* EXERCICE PROPOSÉ A *
Extrayez de l'article sur Hannibal le passage qui commence aux mots "C’est évidemment encore" et s'arrête après "des deux gourmets.".

====== EXTRAIT FOURNI

Hannibal, la nourriture, la folie, la mort et le conte
ATTENTION, CET ARTICLE PEUT CONTENIR DES SPOILERS.
On en parlait précédemment dans la critique de sa saison 1 : Hannibal est bel et bien une œuvre de Bryan Fuller. Alors qu’on pouvait s’étonner du choix du showrunner de Wonderfalls, de Pushing Daisies, aussi créateur de Dead Like Me (1) pour s’occuper d’une série sur les serial-killers, Fuller a réussi à placer dans ce projet plein d’éléments très personnels, déjà entraperçus dans ses créations précédentes.
LA NOURRITURE
Dans Dead Like Me, elle est secondaire, mais présente. Par le biais du personnage de Rube, cependant, on vient à parler nourriture assez fréquemment. Rube est le chef d’un groupe de faucheuses. Ils évoluent parmi les vivants et peuvent interagir avec eux. Rube est un employé dévoué et ne questionne jamais ses supérieurs. Dédié à son travail, il ne dévie jamais de sa ligne de conduite. Il n’est pas pour autant un robot dénué d’émotion. Sa part d’humanité, il la trouve dans sa routine quotidienne, et son amour immodéré du petit déjeuner. Der Waffle Haus est le point de ralliement de son équipe, son havre de paix.
C’est évidemment encore plus flagrant dans Pushing Daisies. Son héros, Ned, possède le pouvoir de donner une nouvelle vie aux êtres vivants. Et accessoirement réussit à rendre mangeable des fruits pourris. Il est donc pâtissier au Pie Hole. Les points communs avec Hannibal, sur cet aspect, sont nombreux. Les tartes de Ned comme les plats d’Hannibal bénéficient d’une mise en scène dédiée. Le cadrage, la lumière, le décor, tout met en valeur la qualité des produits et le travail d’esthète des deux gourmets.

============
====== DONNÉES D'ENTRÉE

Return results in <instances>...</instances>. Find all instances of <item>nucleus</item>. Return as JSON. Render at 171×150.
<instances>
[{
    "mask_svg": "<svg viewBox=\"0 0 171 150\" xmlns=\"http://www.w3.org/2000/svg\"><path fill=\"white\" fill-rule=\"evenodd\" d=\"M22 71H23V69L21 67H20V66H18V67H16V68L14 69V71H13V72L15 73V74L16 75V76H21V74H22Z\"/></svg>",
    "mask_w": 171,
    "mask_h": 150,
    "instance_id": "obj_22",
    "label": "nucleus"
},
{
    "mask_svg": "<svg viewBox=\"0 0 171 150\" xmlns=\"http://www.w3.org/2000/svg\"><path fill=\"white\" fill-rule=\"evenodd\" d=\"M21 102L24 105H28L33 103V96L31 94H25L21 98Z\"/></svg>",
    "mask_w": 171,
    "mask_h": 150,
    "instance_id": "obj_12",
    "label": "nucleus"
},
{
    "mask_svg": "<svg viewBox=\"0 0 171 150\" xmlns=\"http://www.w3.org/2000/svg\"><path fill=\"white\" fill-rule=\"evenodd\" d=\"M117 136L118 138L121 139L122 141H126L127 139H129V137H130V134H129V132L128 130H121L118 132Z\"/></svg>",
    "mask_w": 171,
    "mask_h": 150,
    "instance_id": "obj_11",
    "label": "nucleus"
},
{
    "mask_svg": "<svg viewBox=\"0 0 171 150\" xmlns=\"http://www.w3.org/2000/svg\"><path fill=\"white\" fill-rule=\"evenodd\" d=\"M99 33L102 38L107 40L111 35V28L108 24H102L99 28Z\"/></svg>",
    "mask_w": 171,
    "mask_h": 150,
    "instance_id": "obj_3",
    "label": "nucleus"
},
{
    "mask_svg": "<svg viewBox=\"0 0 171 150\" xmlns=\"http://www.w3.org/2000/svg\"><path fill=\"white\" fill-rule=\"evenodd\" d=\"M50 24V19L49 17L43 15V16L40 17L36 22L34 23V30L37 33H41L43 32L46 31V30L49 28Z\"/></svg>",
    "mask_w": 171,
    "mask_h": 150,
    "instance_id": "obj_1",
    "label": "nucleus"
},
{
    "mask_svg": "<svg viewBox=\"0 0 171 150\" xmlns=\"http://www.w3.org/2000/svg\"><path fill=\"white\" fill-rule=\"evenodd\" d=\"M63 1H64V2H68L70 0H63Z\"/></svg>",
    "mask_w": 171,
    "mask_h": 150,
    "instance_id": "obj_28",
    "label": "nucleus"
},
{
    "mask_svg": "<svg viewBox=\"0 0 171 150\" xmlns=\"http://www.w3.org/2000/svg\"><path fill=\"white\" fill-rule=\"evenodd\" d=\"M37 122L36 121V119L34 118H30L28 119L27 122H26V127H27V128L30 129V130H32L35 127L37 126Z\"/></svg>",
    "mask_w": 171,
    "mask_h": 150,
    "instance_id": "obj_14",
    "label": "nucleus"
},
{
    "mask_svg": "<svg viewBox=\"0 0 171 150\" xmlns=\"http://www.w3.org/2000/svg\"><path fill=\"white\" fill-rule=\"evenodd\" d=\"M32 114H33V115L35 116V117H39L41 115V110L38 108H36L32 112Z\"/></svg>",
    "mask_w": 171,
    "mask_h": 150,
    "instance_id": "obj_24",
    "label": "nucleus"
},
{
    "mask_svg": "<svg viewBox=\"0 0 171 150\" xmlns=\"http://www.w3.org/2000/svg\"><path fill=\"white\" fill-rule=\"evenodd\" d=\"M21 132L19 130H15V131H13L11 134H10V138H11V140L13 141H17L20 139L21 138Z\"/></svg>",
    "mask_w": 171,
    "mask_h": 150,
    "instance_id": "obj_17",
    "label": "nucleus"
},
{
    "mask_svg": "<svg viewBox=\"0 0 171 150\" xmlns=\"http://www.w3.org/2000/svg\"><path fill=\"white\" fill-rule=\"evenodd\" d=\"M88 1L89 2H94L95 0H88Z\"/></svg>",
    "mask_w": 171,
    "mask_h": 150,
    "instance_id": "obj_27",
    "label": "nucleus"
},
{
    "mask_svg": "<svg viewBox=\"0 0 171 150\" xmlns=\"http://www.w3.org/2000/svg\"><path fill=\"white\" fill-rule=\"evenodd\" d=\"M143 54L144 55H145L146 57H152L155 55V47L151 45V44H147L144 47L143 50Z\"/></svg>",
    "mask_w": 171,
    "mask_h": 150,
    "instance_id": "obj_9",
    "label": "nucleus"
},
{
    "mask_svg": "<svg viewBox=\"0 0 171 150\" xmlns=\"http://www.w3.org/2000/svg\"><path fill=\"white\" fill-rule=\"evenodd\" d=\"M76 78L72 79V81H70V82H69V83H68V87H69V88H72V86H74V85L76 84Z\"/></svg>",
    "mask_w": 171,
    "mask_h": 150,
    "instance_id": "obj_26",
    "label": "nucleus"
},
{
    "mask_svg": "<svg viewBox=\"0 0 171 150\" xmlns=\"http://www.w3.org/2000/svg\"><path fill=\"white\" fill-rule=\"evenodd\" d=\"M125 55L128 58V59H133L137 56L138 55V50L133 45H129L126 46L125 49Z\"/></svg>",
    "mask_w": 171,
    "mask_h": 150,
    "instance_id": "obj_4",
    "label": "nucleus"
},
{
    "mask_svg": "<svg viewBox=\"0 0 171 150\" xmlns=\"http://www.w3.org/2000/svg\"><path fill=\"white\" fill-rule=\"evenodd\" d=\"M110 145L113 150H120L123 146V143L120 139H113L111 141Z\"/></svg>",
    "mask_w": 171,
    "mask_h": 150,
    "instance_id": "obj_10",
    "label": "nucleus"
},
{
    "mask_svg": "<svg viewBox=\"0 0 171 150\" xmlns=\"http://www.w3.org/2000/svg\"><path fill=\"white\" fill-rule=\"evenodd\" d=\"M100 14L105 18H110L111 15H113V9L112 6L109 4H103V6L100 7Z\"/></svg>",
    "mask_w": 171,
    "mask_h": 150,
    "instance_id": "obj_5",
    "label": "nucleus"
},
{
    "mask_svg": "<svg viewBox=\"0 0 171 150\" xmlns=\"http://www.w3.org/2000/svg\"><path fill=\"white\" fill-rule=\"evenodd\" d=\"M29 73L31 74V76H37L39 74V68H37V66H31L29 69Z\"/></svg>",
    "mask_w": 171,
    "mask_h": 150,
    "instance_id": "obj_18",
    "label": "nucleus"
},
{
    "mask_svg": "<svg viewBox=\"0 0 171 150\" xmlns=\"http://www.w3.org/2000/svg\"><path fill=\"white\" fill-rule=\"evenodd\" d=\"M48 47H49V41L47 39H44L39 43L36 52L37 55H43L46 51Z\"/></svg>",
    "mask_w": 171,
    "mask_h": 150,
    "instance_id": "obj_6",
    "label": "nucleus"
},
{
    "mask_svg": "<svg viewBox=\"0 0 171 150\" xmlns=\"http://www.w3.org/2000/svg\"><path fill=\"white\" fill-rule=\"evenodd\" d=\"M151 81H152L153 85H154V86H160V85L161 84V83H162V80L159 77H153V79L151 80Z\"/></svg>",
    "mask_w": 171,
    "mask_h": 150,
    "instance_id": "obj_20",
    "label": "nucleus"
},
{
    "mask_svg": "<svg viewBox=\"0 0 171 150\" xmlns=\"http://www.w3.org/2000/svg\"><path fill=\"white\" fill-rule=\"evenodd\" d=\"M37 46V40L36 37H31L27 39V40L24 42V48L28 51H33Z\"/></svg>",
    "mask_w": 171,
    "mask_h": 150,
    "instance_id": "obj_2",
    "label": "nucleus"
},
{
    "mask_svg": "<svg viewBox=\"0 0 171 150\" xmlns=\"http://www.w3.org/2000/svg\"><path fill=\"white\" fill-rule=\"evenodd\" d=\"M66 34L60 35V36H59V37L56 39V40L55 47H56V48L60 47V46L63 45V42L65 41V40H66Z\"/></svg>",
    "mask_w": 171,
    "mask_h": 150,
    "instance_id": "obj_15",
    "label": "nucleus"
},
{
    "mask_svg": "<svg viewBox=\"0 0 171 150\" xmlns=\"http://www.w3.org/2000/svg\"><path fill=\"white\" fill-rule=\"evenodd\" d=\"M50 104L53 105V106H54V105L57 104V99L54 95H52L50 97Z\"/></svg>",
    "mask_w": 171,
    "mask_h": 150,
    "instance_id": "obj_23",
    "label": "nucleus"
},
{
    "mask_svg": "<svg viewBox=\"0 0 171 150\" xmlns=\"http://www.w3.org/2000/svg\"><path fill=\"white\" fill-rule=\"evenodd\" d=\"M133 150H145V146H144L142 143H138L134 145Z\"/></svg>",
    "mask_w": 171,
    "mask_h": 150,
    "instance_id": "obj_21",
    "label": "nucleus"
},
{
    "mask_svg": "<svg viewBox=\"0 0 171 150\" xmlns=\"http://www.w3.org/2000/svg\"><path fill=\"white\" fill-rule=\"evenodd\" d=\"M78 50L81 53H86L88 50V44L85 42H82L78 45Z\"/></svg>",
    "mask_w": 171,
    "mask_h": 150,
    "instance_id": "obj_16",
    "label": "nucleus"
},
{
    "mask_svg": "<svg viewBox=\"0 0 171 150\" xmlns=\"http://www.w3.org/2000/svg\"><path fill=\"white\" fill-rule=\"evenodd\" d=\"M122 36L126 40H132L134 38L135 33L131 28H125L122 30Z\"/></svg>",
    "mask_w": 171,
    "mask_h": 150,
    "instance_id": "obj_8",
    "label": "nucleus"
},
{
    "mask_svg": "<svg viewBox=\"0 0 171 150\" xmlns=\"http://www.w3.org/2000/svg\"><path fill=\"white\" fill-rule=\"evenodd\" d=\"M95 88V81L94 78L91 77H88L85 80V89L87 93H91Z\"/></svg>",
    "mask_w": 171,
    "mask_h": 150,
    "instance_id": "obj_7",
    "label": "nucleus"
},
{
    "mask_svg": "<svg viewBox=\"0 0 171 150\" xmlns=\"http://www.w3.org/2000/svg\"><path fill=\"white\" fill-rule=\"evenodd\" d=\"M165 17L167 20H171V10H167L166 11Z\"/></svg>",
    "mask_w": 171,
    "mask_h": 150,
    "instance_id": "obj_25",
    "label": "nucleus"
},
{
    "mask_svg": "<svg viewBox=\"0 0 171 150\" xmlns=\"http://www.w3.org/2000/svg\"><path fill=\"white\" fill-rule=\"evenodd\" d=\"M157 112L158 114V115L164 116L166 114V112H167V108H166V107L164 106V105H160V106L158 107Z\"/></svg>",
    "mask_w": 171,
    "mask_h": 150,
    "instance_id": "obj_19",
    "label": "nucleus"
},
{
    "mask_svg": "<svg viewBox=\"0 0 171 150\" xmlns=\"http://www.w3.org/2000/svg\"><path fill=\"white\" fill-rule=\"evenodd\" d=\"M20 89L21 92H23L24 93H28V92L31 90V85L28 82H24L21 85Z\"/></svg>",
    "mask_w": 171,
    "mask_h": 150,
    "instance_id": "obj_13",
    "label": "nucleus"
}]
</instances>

============

* EXERCICE PROPOSÉ B *
Recopiez sans changement les lignes de données depuis la toute première jusqu'à celle qui contient "71H23V69L21 67H20V66H18V67H16V68L14 69V71H13V72L15", cette dernière comprise.

* RÉPONSE ATTENDUE A *
C’est évidemment encore plus flagrant dans Pushing Daisies. Son héros, Ned, possède le pouvoir de donner une nouvelle vie aux êtres vivants. Et accessoirement réussit à rendre mangeable des fruits pourris. Il est donc pâtissier au Pie Hole. Les points communs avec Hannibal, sur cet aspect, sont nombreux. Les tartes de Ned comme les plats d’Hannibal bénéficient d’une mise en scène dédiée. Le cadrage, la lumière, le décor, tout met en valeur la qualité des produits et le travail d’esthète des deux gourmets.

* RÉPONSE ATTENDUE B *
Return results in <instances>...</instances>. Find all instances of <item>nucleus</item>. Return as JSON. Render at 171×150.
<instances>
[{
    "mask_svg": "<svg viewBox=\"0 0 171 150\" xmlns=\"http://www.w3.org/2000/svg\"><path fill=\"white\" fill-rule=\"evenodd\" d=\"M22 71H23V69L21 67H20V66H18V67H16V68L14 69V71H13V72L15 73V74L16 75V76H21V74H22Z\"/></svg>",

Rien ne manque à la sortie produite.